With years, my perspective changed.

In the years to come, I grew up, had children of my own, and came to understood what Santa Claus truly was. Through adult eyes, I’ve often looked back on that naive Christmas wish with tenderness, my heart breaking for that little child who didn’t understand. I read once that as you grow older you come to see that there is still “something to the ‘Christmas Spirit.’ Sure, perhaps there wasn’t a magic guy with a flying sleigh, etcetera, but there was an aspect of the human experience, a generosity, that we could sensibly personify as the chubby fellow in red. Santa didn’t live at the North Pole, but in the human heart.” Humans personifying a mythical role. Each becoming here and there the avatar of the Christmas Spirit. Now, with perspective I can recognize the sacred gift that I gave to my siblings, and then later my own children, by taking on that role even though I was never able to find that magic for myself. To bring a spirit into your heart and to act out its will is no small thing, and I wish more than anything that I could go back in time and tell that little girl how much magic she made in the world.

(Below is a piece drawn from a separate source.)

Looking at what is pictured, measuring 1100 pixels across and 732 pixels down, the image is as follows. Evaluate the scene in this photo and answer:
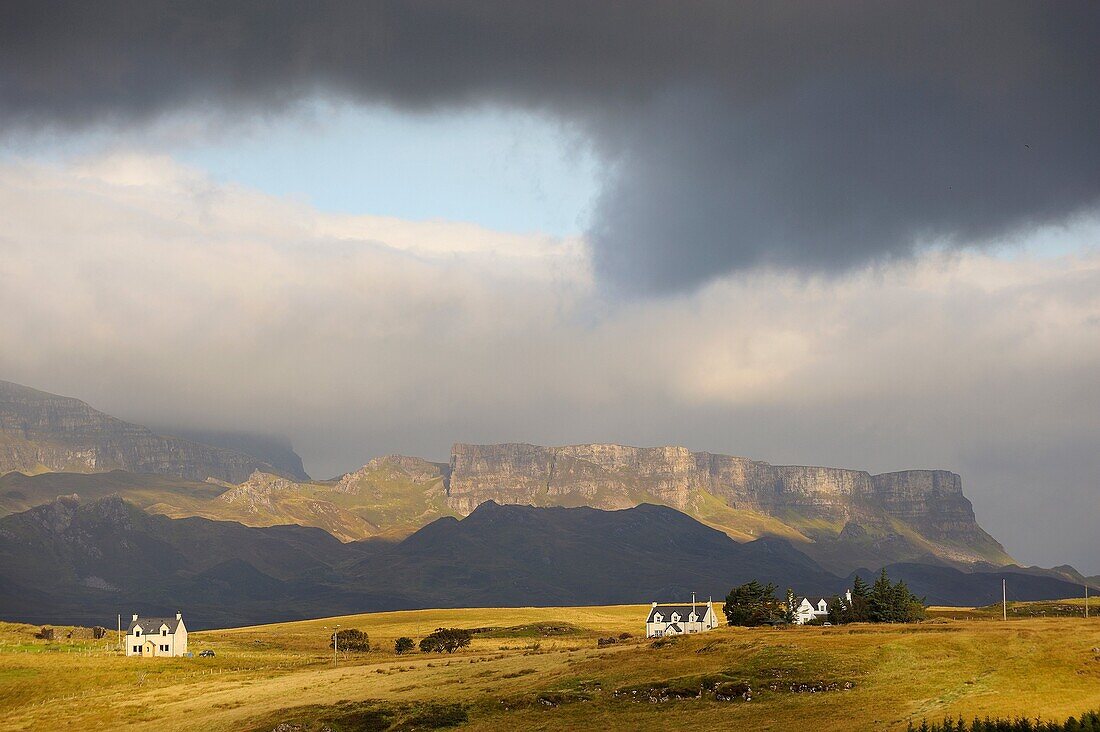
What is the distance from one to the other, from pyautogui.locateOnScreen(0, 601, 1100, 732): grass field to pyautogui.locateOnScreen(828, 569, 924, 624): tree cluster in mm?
38732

So yes, Lupita, there is a Claus. Whether dead or alive, literal or false, or even called by another name; we can hold that magic in our own heart and use it to better the world for another – and truly, that is the meaning of Christmas.


Quoted portion from Tom Swiss, the Zen Pagan, who’s done a bit of writing here and there on the topic of Santa. Linked you’ll find reference to the 1959 movie “Santa Claus” (or “Santa Claus vs. The Devil”) is a charming and whacky romp through a Christmas season through the eyes of Lupita, an impoverished child struggling with ideas of morality in a world that had already let her down. You’ll laugh, you’ll be confused by Santas spaceship, you’ll cringe at the North Poles lax child labor situation, and perhaps feel something along the way.